As the train pulled into Hôtel La Ferme’s private train station, I sensed a brief Polar Express moment, as if something exciting was about to happen. The train that delivered me here, formally known as Le Train du Massif de Charlevoix, consists of a luxury dining car that serves multicourse meals, accompanied by wine, on the four hour journey from Quebec City, while offering spectacular vistas of the countryside and banks of the Saint Lawrence River.

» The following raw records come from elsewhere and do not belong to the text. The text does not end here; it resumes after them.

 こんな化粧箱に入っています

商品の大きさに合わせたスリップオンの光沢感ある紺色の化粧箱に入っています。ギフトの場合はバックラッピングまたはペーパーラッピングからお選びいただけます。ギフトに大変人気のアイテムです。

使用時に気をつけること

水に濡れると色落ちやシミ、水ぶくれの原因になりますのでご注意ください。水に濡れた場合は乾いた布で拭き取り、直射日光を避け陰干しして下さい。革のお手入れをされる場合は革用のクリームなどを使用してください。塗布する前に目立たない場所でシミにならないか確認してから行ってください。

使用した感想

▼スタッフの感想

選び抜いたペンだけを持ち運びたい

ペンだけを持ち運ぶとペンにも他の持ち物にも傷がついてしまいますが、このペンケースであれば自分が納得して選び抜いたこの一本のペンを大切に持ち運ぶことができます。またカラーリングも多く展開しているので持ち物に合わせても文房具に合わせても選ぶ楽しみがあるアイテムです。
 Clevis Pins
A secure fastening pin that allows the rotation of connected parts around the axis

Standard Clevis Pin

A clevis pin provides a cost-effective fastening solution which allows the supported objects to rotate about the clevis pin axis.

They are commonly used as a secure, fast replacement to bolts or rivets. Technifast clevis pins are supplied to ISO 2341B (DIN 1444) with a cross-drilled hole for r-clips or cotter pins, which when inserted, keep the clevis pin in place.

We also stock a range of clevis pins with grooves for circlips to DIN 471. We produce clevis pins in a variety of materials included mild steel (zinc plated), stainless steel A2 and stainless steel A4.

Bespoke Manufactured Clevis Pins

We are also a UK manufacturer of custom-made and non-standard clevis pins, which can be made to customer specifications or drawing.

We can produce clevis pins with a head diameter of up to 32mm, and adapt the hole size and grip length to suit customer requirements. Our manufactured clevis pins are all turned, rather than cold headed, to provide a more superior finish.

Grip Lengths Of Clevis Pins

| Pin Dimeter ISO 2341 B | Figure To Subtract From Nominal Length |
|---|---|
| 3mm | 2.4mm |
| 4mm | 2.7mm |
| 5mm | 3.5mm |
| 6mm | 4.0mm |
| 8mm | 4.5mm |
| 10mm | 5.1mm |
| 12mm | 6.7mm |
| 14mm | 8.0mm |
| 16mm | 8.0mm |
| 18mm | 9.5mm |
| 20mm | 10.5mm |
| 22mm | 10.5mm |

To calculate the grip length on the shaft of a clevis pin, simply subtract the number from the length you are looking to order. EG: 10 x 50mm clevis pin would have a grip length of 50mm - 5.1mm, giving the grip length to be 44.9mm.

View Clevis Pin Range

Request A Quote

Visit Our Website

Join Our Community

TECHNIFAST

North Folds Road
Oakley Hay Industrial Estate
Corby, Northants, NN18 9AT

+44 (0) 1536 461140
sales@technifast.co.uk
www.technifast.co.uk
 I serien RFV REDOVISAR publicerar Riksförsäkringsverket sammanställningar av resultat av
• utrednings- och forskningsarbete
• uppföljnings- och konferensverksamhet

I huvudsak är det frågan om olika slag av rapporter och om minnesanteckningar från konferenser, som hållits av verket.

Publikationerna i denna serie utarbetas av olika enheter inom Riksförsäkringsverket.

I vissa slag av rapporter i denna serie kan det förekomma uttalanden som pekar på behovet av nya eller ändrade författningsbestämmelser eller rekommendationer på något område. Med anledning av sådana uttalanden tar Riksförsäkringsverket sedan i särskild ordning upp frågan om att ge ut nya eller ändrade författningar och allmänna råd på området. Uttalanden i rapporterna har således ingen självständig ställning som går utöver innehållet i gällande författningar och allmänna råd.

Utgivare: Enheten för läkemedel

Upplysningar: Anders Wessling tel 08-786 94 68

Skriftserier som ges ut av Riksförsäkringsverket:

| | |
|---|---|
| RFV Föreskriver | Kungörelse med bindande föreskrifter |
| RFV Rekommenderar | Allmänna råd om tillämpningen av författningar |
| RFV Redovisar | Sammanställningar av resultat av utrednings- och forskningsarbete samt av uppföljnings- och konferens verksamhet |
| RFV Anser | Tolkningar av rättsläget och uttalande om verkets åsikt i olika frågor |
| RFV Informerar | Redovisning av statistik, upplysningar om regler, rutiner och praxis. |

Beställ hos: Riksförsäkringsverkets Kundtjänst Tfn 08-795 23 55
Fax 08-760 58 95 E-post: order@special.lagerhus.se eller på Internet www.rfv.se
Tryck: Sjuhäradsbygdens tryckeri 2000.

Topping the train ride would be a challenge, but the hotel seemed up to it. Intended to be secluded and one with nature, it’s the perfect getaway for frenetic business types who need some peace and quiet along with gourmet pampering. Most unusual, however, is its architecture, which is comprised of massive glass walls, letting in natural light, and swaths of local wood that help it to blend into the landscape. Inside, staffers flit about with agility and all look as if they have been plucked from advertisements in magazines such as Details or Vogue.
THE ROOM
Divided into five separate pavilions and comprising 145 rooms, accommodations at La Ferme (literally, the farm) are like nothing I had seen before. Wood plank canopies (some draped with linens, others barren in stark modernity) sit above the pillow top beds that are covered by snowy white duvets. A chaise longue positioned by the window was a feature that appealed to me for its possibilities: snowy days could have me debating between work on my laptop while curled up in a blanket or napping to the light taps of sleet on the glass pane. In a corner stands a deep soaking tub, with drenching showerhead, separated from the bedroom by only a thin, yet opaque, veil. The vast open space extends to a sink with natural aromatherapy toiletries and handmade soaps, which were sure to find their way into my suitcase at some point.
Each pavilion was vastly different in style and personality, and I found it especially interesting that the hotel had a series of rooms with four single beds that could be utilized as a luxury hostel where ski bums could rent a bed (not the whole room) for $50. The beds are furnished with the same luxurious linens as those found in private rooms. While this is great for budget-conscious travelers, I prefer privacy.